A stellar object is emitting radiation at 1670 nm. If the detector is capturing 9 * 10^7 photons per second at this wavelength, what is the total energy of the photons detected in one hour?

1 Answer
Dec 19, 2015

#2.406*10^11 eV#

Explanation:

The formula for finding the energy of a photon is;

#E_gamma=(hc)/lamda#

Where #h# is Planck's constant, #c# is the speed of light in a vacuum, and #lamda# is the wavelength of the photon. The energy of photons is typically expressed in terms of electron volts, #eV#, where #1 "eV" = 1.602*10^-19 "J"# is the amount of energy required to accelerate an electron through one volt.
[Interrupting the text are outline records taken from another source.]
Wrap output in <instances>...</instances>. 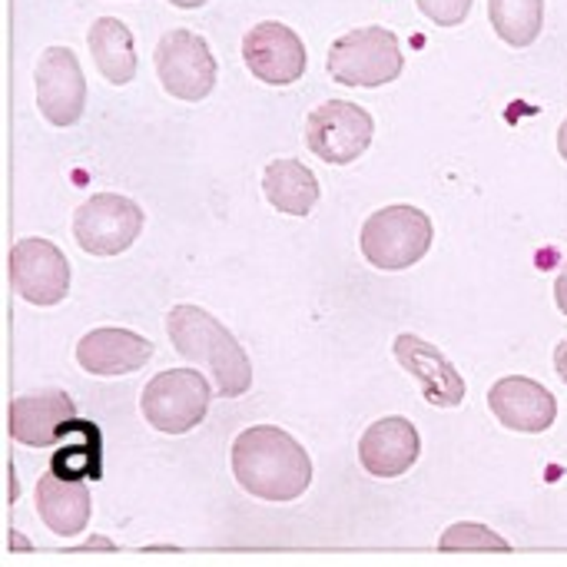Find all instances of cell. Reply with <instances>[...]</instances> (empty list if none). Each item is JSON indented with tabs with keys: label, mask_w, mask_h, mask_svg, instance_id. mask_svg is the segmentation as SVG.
<instances>
[{
	"label": "cell",
	"mask_w": 567,
	"mask_h": 567,
	"mask_svg": "<svg viewBox=\"0 0 567 567\" xmlns=\"http://www.w3.org/2000/svg\"><path fill=\"white\" fill-rule=\"evenodd\" d=\"M229 465L246 495L272 505L296 502L312 485L309 452L276 425H252L239 432L229 452Z\"/></svg>",
	"instance_id": "cell-1"
},
{
	"label": "cell",
	"mask_w": 567,
	"mask_h": 567,
	"mask_svg": "<svg viewBox=\"0 0 567 567\" xmlns=\"http://www.w3.org/2000/svg\"><path fill=\"white\" fill-rule=\"evenodd\" d=\"M166 332L183 359L206 365L223 399H239L252 385V365L236 336L199 306H176L166 316Z\"/></svg>",
	"instance_id": "cell-2"
},
{
	"label": "cell",
	"mask_w": 567,
	"mask_h": 567,
	"mask_svg": "<svg viewBox=\"0 0 567 567\" xmlns=\"http://www.w3.org/2000/svg\"><path fill=\"white\" fill-rule=\"evenodd\" d=\"M432 219L419 206H385L372 213L362 226L359 246L362 256L382 269V272H402L422 262V256L432 249Z\"/></svg>",
	"instance_id": "cell-3"
},
{
	"label": "cell",
	"mask_w": 567,
	"mask_h": 567,
	"mask_svg": "<svg viewBox=\"0 0 567 567\" xmlns=\"http://www.w3.org/2000/svg\"><path fill=\"white\" fill-rule=\"evenodd\" d=\"M329 76L346 86H385L392 83L402 66V47L399 37L385 27H359L342 33L326 56Z\"/></svg>",
	"instance_id": "cell-4"
},
{
	"label": "cell",
	"mask_w": 567,
	"mask_h": 567,
	"mask_svg": "<svg viewBox=\"0 0 567 567\" xmlns=\"http://www.w3.org/2000/svg\"><path fill=\"white\" fill-rule=\"evenodd\" d=\"M143 419L163 435H186L209 415V382L193 369H166L140 395Z\"/></svg>",
	"instance_id": "cell-5"
},
{
	"label": "cell",
	"mask_w": 567,
	"mask_h": 567,
	"mask_svg": "<svg viewBox=\"0 0 567 567\" xmlns=\"http://www.w3.org/2000/svg\"><path fill=\"white\" fill-rule=\"evenodd\" d=\"M163 90L176 100L199 103L216 86V56L193 30H166L153 53Z\"/></svg>",
	"instance_id": "cell-6"
},
{
	"label": "cell",
	"mask_w": 567,
	"mask_h": 567,
	"mask_svg": "<svg viewBox=\"0 0 567 567\" xmlns=\"http://www.w3.org/2000/svg\"><path fill=\"white\" fill-rule=\"evenodd\" d=\"M375 136V120L365 106L352 100H329L309 113L306 146L332 166H346L359 159Z\"/></svg>",
	"instance_id": "cell-7"
},
{
	"label": "cell",
	"mask_w": 567,
	"mask_h": 567,
	"mask_svg": "<svg viewBox=\"0 0 567 567\" xmlns=\"http://www.w3.org/2000/svg\"><path fill=\"white\" fill-rule=\"evenodd\" d=\"M143 229V209L120 193H96L73 213V239L90 256L126 252Z\"/></svg>",
	"instance_id": "cell-8"
},
{
	"label": "cell",
	"mask_w": 567,
	"mask_h": 567,
	"mask_svg": "<svg viewBox=\"0 0 567 567\" xmlns=\"http://www.w3.org/2000/svg\"><path fill=\"white\" fill-rule=\"evenodd\" d=\"M37 110L50 126H73L86 106V80L70 47H47L33 66Z\"/></svg>",
	"instance_id": "cell-9"
},
{
	"label": "cell",
	"mask_w": 567,
	"mask_h": 567,
	"mask_svg": "<svg viewBox=\"0 0 567 567\" xmlns=\"http://www.w3.org/2000/svg\"><path fill=\"white\" fill-rule=\"evenodd\" d=\"M7 266L13 292L30 306H56L70 292V262L50 239H20Z\"/></svg>",
	"instance_id": "cell-10"
},
{
	"label": "cell",
	"mask_w": 567,
	"mask_h": 567,
	"mask_svg": "<svg viewBox=\"0 0 567 567\" xmlns=\"http://www.w3.org/2000/svg\"><path fill=\"white\" fill-rule=\"evenodd\" d=\"M243 60L249 73L269 86H289L306 73V43L279 20H262L243 37Z\"/></svg>",
	"instance_id": "cell-11"
},
{
	"label": "cell",
	"mask_w": 567,
	"mask_h": 567,
	"mask_svg": "<svg viewBox=\"0 0 567 567\" xmlns=\"http://www.w3.org/2000/svg\"><path fill=\"white\" fill-rule=\"evenodd\" d=\"M7 425H10L13 442H20L27 449H50L73 425H80V419H76V405L66 392L43 389V392H30V395H17L7 412Z\"/></svg>",
	"instance_id": "cell-12"
},
{
	"label": "cell",
	"mask_w": 567,
	"mask_h": 567,
	"mask_svg": "<svg viewBox=\"0 0 567 567\" xmlns=\"http://www.w3.org/2000/svg\"><path fill=\"white\" fill-rule=\"evenodd\" d=\"M488 409L505 429L522 435H542L558 419V399L542 382L525 375L498 379L488 392Z\"/></svg>",
	"instance_id": "cell-13"
},
{
	"label": "cell",
	"mask_w": 567,
	"mask_h": 567,
	"mask_svg": "<svg viewBox=\"0 0 567 567\" xmlns=\"http://www.w3.org/2000/svg\"><path fill=\"white\" fill-rule=\"evenodd\" d=\"M392 352H395L399 365L422 385V395L435 409H455V405H462V399H465V379L445 359L442 349H435L422 336L402 332V336H395Z\"/></svg>",
	"instance_id": "cell-14"
},
{
	"label": "cell",
	"mask_w": 567,
	"mask_h": 567,
	"mask_svg": "<svg viewBox=\"0 0 567 567\" xmlns=\"http://www.w3.org/2000/svg\"><path fill=\"white\" fill-rule=\"evenodd\" d=\"M419 455H422L419 429L409 419H399V415L379 419L359 439L362 468L372 478H382V482H392V478H402L405 472H412Z\"/></svg>",
	"instance_id": "cell-15"
},
{
	"label": "cell",
	"mask_w": 567,
	"mask_h": 567,
	"mask_svg": "<svg viewBox=\"0 0 567 567\" xmlns=\"http://www.w3.org/2000/svg\"><path fill=\"white\" fill-rule=\"evenodd\" d=\"M153 359V342L130 329H93L76 342V362L86 375L120 379Z\"/></svg>",
	"instance_id": "cell-16"
},
{
	"label": "cell",
	"mask_w": 567,
	"mask_h": 567,
	"mask_svg": "<svg viewBox=\"0 0 567 567\" xmlns=\"http://www.w3.org/2000/svg\"><path fill=\"white\" fill-rule=\"evenodd\" d=\"M37 515L56 538H76L90 522V488L83 482L63 478L56 472L40 475L37 492Z\"/></svg>",
	"instance_id": "cell-17"
},
{
	"label": "cell",
	"mask_w": 567,
	"mask_h": 567,
	"mask_svg": "<svg viewBox=\"0 0 567 567\" xmlns=\"http://www.w3.org/2000/svg\"><path fill=\"white\" fill-rule=\"evenodd\" d=\"M262 193L266 199L286 216H309L319 203V179L299 159H272L262 169Z\"/></svg>",
	"instance_id": "cell-18"
},
{
	"label": "cell",
	"mask_w": 567,
	"mask_h": 567,
	"mask_svg": "<svg viewBox=\"0 0 567 567\" xmlns=\"http://www.w3.org/2000/svg\"><path fill=\"white\" fill-rule=\"evenodd\" d=\"M86 43H90L93 63L106 83L123 86L136 76V47H133V33L123 20H116V17L93 20Z\"/></svg>",
	"instance_id": "cell-19"
},
{
	"label": "cell",
	"mask_w": 567,
	"mask_h": 567,
	"mask_svg": "<svg viewBox=\"0 0 567 567\" xmlns=\"http://www.w3.org/2000/svg\"><path fill=\"white\" fill-rule=\"evenodd\" d=\"M488 17L508 47H532L545 27V0H488Z\"/></svg>",
	"instance_id": "cell-20"
},
{
	"label": "cell",
	"mask_w": 567,
	"mask_h": 567,
	"mask_svg": "<svg viewBox=\"0 0 567 567\" xmlns=\"http://www.w3.org/2000/svg\"><path fill=\"white\" fill-rule=\"evenodd\" d=\"M439 548L442 551H512L508 538H502L498 532L478 522H458L445 528V535L439 538Z\"/></svg>",
	"instance_id": "cell-21"
},
{
	"label": "cell",
	"mask_w": 567,
	"mask_h": 567,
	"mask_svg": "<svg viewBox=\"0 0 567 567\" xmlns=\"http://www.w3.org/2000/svg\"><path fill=\"white\" fill-rule=\"evenodd\" d=\"M415 3L439 27H458L472 13V0H415Z\"/></svg>",
	"instance_id": "cell-22"
},
{
	"label": "cell",
	"mask_w": 567,
	"mask_h": 567,
	"mask_svg": "<svg viewBox=\"0 0 567 567\" xmlns=\"http://www.w3.org/2000/svg\"><path fill=\"white\" fill-rule=\"evenodd\" d=\"M555 302H558V309L567 316V256L561 272H558V282H555Z\"/></svg>",
	"instance_id": "cell-23"
},
{
	"label": "cell",
	"mask_w": 567,
	"mask_h": 567,
	"mask_svg": "<svg viewBox=\"0 0 567 567\" xmlns=\"http://www.w3.org/2000/svg\"><path fill=\"white\" fill-rule=\"evenodd\" d=\"M555 369H558V375H561V382L567 385V339L555 349Z\"/></svg>",
	"instance_id": "cell-24"
},
{
	"label": "cell",
	"mask_w": 567,
	"mask_h": 567,
	"mask_svg": "<svg viewBox=\"0 0 567 567\" xmlns=\"http://www.w3.org/2000/svg\"><path fill=\"white\" fill-rule=\"evenodd\" d=\"M558 153H561V159L567 163V116L565 123H561V130H558Z\"/></svg>",
	"instance_id": "cell-25"
},
{
	"label": "cell",
	"mask_w": 567,
	"mask_h": 567,
	"mask_svg": "<svg viewBox=\"0 0 567 567\" xmlns=\"http://www.w3.org/2000/svg\"><path fill=\"white\" fill-rule=\"evenodd\" d=\"M173 7H183V10H196V7H203V3H209V0H169Z\"/></svg>",
	"instance_id": "cell-26"
}]
</instances>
Planck's constant in terms of electron volts is #4.136xx10^-15 "eV s"#, and the speed of light in a vacuum is #2.998 xx 10^8 "m/s"#, so the energy for a single photon is;

#E_gamma = ((4.136 xx 10^-15"eV s")(2.998*10^8 "m/s"))/(1.670 * 10^-6 "m")#

#E_gamma = .7425 "eV"#

We are given the rate, #nu = 9xx10^7 "/s"#, at which photons are received, so the rate at which energy is received can be stated as;

#p = E_gamma*nu#

#p=(.7425 "eV")(9*10^7"/s")#

#p=6.682xx10^7 "eV/s"#

Now we can calculate the total energy received over an hour. There are #3600# seconds in an hour.

#E_T = p* t#

#E_T = (6.682 xx 10^7 "eV/s")(3600 "s")#

#2.406*10^11 eV#

For comparison, this is about 1 billionth of the energy given off by a 100 watt light bulb each second.